Text for analysis:
((

If untreated, which of the following diagnoses is most likely to transpire in this patient?
A. alcohol dependence B. oppositional defiant disorder C. panic disorder D. schizoid personality disorder E. schizophrenia
A. alcohol dependence
Explanation
This patient exhibits the criteria for conduct disorder. Antisocial personality disorder can only be diagnosed in a person who is over age 18. In fact, the diagnosis of antisocial personality disorder requires evidence of conduct disorder prior to age 15 (DSM IV-TR). Children with autism, schizophrenia, and mental retardation may display aggressive or disruptive behavior, but these illnesses do not necessarily predict future conduct disorder. Patients with ADHD and learning disorders are at an increased risk of developing conduct disorder as they get older.
It is not uncommon for patients with conduct disorder to have a history of oppositional defiant disorder as a younger child. Indeed, the disorders are often thought of as being on a spectrum, with oppositional defiant disorder early on, followed by conduct disorder and eventually antisocial personality disorder. Having conduct disorder does not by itself predict panic disorder, schizoid personality disorder, or the development of schizophrenia. If left untreated, there is a significantly increased risk of developing a substance use disorder, which also predicts a worse prognosis
Question 40:
A 14-year-old nulligravid female is brought to the ER by her parents with a 12-hour history of severe, intermittent left lower quadrant pain. She has had nausea and vomiting for the past 2 hours. On history, the patient experienced menarche at age 12 and denies past or current contact with a sexual partner. Her last normal menstrual period was 3 weeks ago. On examination, she is afebrile, pulse 100, BP 110/70, respiratory rate (RR) 20. She is visibly uncomfortable. She has no costovertebral tenderness, has diminished bowel sounds, her abdomen is nondistended, and exhibits rebound and guarding in both lower quadrants. She is unable to tolerate a pelvic examination due to pain. Laboratory values are as follows:
WBC 13, HCT 39, -hCG (-), UA (-). Apelvic ultrasound shows a normal nonpregnant uterus, normal right adnexa, and an 8-cm left adnexal mass with a 3-cm solid component
The most likely etiology of this patient's pain is which of the following?

))

Given records:

((

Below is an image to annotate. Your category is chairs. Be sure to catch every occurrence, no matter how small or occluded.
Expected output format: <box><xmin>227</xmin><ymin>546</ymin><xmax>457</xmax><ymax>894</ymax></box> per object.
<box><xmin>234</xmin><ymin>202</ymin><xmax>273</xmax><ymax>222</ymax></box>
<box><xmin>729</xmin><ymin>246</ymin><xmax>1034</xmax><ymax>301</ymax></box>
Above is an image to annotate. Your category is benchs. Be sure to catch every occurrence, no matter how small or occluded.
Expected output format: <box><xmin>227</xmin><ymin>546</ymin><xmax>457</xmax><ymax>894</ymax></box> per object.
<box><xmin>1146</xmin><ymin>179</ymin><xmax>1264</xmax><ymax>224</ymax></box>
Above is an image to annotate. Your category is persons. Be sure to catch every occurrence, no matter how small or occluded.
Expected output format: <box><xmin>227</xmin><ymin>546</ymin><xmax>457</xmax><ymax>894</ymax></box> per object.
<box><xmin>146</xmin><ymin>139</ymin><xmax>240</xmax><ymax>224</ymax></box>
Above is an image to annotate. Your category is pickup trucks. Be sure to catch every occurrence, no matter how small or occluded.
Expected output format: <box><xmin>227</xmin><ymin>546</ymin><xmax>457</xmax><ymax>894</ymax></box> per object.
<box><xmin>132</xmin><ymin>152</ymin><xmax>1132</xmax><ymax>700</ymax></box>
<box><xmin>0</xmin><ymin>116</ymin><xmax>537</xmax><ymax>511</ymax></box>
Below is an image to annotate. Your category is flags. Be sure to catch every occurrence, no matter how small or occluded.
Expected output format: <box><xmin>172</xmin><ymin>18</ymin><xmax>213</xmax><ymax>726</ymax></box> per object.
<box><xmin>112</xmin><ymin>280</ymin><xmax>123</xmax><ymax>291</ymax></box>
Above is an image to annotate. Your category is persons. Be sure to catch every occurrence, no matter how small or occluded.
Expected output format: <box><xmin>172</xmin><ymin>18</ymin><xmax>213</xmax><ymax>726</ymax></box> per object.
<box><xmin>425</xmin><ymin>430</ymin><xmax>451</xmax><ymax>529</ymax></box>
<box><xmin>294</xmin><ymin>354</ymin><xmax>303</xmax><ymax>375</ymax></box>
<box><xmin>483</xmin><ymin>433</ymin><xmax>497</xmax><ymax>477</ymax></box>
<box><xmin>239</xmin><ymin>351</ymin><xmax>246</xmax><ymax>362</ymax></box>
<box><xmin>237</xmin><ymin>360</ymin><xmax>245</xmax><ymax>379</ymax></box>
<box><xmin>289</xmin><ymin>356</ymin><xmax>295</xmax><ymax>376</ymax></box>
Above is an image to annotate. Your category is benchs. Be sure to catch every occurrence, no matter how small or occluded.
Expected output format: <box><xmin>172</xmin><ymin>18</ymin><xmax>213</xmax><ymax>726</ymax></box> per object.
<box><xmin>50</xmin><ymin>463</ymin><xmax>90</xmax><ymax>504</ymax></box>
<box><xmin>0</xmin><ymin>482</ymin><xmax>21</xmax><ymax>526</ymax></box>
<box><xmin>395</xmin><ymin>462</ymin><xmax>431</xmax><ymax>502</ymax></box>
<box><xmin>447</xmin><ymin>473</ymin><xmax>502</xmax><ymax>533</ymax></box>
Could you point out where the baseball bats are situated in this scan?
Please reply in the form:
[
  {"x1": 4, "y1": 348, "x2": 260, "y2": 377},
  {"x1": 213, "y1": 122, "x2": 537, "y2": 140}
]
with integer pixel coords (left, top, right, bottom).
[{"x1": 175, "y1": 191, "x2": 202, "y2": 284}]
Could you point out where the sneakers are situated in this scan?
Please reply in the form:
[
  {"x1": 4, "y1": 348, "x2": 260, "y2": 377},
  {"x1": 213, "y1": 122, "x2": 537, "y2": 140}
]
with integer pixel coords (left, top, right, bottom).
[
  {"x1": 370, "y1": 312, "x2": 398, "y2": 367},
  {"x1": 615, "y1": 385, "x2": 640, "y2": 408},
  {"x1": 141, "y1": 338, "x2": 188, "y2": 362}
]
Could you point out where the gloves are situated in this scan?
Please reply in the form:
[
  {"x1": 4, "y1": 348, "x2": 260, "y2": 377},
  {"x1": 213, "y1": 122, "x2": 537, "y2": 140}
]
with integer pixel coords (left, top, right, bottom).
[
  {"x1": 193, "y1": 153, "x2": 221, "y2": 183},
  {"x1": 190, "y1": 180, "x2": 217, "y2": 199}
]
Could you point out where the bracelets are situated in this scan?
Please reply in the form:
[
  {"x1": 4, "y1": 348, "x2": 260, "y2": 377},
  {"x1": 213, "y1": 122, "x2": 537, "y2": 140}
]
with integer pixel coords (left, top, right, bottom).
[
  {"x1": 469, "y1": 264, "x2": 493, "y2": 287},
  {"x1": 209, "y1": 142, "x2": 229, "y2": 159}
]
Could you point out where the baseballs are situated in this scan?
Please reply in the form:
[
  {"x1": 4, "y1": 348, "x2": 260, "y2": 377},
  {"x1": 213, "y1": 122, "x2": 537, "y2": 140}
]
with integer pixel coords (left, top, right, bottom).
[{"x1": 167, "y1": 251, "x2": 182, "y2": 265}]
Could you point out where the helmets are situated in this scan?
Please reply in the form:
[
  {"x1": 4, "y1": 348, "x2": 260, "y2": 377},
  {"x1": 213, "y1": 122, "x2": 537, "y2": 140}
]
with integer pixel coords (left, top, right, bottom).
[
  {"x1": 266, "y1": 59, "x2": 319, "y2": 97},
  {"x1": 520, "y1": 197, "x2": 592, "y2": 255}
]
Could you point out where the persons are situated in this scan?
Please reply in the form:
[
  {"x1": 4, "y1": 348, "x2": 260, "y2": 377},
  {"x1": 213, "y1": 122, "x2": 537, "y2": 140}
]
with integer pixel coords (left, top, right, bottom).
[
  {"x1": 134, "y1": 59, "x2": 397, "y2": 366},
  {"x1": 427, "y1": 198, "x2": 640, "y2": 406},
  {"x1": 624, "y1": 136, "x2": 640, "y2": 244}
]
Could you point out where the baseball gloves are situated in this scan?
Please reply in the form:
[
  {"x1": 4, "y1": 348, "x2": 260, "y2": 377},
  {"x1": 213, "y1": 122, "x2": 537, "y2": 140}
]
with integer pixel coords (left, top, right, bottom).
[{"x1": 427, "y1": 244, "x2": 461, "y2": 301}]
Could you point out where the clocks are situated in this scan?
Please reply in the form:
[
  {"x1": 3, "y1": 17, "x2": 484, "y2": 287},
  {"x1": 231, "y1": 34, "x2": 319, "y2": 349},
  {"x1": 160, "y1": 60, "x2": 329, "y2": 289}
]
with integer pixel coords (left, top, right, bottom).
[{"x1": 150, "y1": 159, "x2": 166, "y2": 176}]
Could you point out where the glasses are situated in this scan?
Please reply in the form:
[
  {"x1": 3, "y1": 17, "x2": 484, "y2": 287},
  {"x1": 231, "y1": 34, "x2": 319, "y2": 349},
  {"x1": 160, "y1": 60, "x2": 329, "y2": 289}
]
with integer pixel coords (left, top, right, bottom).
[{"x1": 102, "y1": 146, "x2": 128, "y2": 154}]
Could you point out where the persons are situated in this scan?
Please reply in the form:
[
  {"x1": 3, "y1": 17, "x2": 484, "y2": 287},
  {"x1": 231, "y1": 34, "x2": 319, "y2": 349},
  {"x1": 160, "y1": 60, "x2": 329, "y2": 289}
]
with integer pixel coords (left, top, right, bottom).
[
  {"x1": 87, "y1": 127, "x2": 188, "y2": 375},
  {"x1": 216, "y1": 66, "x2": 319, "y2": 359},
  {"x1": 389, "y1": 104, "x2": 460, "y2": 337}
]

))

Prompt A:
According to the exam excerpt, in whom can antisocial personality disorder be diagnosed?
Prompt B:
Decide whether each statement agrees with the exam excerpt, answering yes or no and quoting the words that decide it: (i) A diagnosis of antisocial personality disorder requires evidence of conduct disorder before age 15. (ii) Conduct disorder by itself predicts panic disorder. (iii) The 14-year-old patient in Question 40 has a fever.
Prompt C:
Quote the exam excerpt starting at "If untreated, which" and ending at "they get older.".

Output A:
Only in a person who is over age 18.

Output B:
(i) Yes: "the diagnosis of antisocial personality disorder requires evidence of conduct disorder prior to age 15"
(ii) No: "Having conduct disorder does not by itself predict panic disorder"
(iii) No: "she is afebrile"

Output C:
If untreated, which of the following diagnoses is most likely to transpire in this patient?
A. alcohol dependence B. oppositional defiant disorder C. panic disorder D. schizoid personality disorder E. schizophrenia
A. alcohol dependence
Explanation
This patient exhibits the criteria for conduct disorder. Antisocial personality disorder can only be diagnosed in a person who is over age 18. In fact, the diagnosis of antisocial personality disorder requires evidence of conduct disorder prior to age 15 (DSM IV-TR). Children with autism, schizophrenia, and mental retardation may display aggressive or disruptive behavior, but these illnesses do not necessarily predict future conduct disorder. Patients with ADHD and learning disorders are at an increased risk of developing conduct disorder as they get older.